I’m a big board game fan, and my favorite these days is Imperial. Imperial looks superficially like the classic strategy-intense war game Diplomacy, but with a crucial difference: instead of playing a nation trying to win WWI, you play a banker trying to make money from that situation. If a nation you control (by having loaned it the most) is threatened by another nation, you might indeed fight a war, but you might instead just buy control of that nation. This is a great way to mute conflicts in a modern economy: have conflicting groups buy shares in each other.
For projects to create new creatures, such as ems or AIs, there are two distinct friendliness issues:
Project Friendliness Will the race make winners and losers, and how will winners treat losers? While any race might be treated as part of a total war on several sides, usually the inequality created by the race is moderate and tolerable. For larger inequalities, projects can explicitly join together, agree to cooperate in weaker ways such as by sharing information, or they can buy shares in each other. Naturally arising info leaks and shared standards may also reduce inequality even without intentional cooperation. The main reason for failure here would seem to be the sorts of distrust that plague all human cooperation.

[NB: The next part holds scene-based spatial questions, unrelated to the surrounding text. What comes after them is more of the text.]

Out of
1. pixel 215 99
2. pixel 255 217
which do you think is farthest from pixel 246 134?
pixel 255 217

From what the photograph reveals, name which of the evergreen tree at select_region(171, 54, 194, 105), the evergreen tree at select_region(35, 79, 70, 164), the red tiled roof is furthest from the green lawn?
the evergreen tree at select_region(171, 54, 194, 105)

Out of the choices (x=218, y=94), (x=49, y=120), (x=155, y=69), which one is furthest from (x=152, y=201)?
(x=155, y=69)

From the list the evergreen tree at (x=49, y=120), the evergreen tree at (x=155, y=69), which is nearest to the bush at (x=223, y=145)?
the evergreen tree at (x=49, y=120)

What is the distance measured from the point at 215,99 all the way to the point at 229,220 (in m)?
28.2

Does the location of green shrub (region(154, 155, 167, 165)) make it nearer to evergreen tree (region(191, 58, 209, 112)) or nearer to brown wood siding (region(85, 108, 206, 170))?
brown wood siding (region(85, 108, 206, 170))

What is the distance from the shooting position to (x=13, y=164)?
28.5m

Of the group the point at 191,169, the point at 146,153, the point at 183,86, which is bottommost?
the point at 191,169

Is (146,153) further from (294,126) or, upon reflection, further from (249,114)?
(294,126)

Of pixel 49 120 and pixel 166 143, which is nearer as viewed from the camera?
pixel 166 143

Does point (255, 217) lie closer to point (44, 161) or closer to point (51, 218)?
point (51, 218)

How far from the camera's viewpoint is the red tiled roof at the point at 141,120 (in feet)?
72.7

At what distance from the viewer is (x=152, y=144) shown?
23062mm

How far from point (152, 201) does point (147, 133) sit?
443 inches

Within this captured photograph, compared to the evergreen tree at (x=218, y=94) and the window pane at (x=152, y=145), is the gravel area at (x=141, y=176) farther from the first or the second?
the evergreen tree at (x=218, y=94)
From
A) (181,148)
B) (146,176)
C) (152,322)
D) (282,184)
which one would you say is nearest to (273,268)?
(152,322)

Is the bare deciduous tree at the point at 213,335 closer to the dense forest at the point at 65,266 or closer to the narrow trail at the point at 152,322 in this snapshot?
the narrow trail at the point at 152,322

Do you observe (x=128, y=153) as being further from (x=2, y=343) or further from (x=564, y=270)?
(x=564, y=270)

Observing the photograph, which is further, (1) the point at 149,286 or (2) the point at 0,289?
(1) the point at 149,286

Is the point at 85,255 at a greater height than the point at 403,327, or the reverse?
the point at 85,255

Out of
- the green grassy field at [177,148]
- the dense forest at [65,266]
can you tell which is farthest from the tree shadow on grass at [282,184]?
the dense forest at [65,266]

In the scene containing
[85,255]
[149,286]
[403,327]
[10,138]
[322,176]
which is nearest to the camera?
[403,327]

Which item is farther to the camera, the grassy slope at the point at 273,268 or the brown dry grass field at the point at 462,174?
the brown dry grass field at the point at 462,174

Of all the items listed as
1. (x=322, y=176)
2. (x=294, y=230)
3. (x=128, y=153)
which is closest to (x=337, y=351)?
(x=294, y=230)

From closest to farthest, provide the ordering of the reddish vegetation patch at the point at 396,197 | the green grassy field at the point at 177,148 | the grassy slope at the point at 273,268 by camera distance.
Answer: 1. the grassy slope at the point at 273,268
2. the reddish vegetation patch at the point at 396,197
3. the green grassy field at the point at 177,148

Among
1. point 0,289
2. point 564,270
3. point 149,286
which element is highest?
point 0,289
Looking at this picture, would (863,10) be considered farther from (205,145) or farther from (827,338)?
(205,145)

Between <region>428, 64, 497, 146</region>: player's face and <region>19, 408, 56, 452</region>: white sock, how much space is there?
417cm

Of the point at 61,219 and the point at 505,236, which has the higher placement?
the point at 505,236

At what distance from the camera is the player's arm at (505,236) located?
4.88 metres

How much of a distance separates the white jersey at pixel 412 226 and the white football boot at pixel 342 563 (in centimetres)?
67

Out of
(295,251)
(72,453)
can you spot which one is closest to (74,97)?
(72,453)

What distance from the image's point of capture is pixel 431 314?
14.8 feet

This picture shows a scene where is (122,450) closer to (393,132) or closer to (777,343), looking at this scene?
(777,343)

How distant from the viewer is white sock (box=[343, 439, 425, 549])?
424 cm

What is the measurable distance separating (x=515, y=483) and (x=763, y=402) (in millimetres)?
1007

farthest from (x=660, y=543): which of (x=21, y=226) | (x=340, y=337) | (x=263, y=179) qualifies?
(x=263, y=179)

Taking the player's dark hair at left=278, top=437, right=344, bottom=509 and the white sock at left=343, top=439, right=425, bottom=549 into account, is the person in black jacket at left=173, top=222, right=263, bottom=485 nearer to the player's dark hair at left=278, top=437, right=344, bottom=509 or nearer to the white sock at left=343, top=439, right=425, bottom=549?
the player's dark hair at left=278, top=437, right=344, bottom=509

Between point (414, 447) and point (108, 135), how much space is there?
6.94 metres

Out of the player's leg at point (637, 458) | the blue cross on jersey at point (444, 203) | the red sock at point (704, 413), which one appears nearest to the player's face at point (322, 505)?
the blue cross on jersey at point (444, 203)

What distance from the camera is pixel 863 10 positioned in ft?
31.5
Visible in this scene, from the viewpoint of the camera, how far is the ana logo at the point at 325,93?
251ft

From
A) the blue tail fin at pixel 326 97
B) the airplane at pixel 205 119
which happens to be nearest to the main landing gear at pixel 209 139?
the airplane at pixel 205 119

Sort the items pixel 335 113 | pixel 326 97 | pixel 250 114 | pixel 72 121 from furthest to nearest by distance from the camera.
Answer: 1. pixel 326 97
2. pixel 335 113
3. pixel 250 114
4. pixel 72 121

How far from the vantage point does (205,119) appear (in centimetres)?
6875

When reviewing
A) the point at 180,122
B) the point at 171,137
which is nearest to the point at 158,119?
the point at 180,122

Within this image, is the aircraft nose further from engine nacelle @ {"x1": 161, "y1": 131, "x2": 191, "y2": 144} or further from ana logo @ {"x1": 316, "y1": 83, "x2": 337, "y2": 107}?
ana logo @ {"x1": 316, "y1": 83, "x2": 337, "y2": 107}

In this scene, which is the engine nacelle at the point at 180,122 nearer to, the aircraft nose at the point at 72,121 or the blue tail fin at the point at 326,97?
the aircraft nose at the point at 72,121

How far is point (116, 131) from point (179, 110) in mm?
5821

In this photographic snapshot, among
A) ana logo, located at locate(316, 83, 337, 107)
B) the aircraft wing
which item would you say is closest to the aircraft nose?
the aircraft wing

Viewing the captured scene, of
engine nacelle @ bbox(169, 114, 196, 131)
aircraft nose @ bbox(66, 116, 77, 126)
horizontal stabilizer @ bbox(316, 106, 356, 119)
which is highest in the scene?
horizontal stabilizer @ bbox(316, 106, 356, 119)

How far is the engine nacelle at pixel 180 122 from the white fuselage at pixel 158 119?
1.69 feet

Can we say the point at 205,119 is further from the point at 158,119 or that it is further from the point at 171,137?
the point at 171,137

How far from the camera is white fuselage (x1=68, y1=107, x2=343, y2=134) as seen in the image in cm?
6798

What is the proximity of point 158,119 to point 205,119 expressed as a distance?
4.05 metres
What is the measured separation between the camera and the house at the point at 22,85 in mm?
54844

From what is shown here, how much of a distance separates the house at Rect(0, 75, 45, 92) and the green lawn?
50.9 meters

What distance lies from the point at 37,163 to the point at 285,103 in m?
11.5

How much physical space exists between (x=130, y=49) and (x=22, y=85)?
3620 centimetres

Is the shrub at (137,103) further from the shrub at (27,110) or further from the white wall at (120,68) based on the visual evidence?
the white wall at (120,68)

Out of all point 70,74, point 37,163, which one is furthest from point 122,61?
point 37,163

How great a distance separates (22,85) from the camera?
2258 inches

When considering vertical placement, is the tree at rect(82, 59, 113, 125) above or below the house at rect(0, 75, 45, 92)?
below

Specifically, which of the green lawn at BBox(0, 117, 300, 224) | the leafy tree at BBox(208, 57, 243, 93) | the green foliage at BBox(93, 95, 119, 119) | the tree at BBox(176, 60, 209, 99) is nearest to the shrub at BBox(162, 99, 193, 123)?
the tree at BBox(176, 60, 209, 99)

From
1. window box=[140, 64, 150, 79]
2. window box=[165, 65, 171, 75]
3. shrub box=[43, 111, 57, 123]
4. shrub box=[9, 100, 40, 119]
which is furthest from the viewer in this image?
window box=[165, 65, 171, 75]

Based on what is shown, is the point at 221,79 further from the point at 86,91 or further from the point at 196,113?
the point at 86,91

Product Friendliness Will the creatures cooperate with or rebel against their creators? Folks running a project have reasonably strong incentives to avoid this problem. Of course for the case of extremely destructive creatures the project might internalize more of the gains from cooperative creatures than they do the losses from rebellious creatures. So there might be some grounds for wider regulation. But the main reason for failure here would seem to be poor judgment, thinking you had your creatures more surely under control than in fact you did.
It hasn’t been that clear to me which of these is the main concern re "friendly AI."
Added: Since Eliezer says product friendliness is his main concern, let me note that the main problem there is the tails of the distribution of bias among project leaders. If all projects agreed the problem was very serious they would take near appropriate caution to isolate their creatures, test creature values, and slow creature development enough to track progress sufficiently. Designing and advertising a solution is one approach to reducing this bias, but it need not need the best approach; perhaps institutions like prediction markets that aggregate info and congeal a believable consensus would be more effective.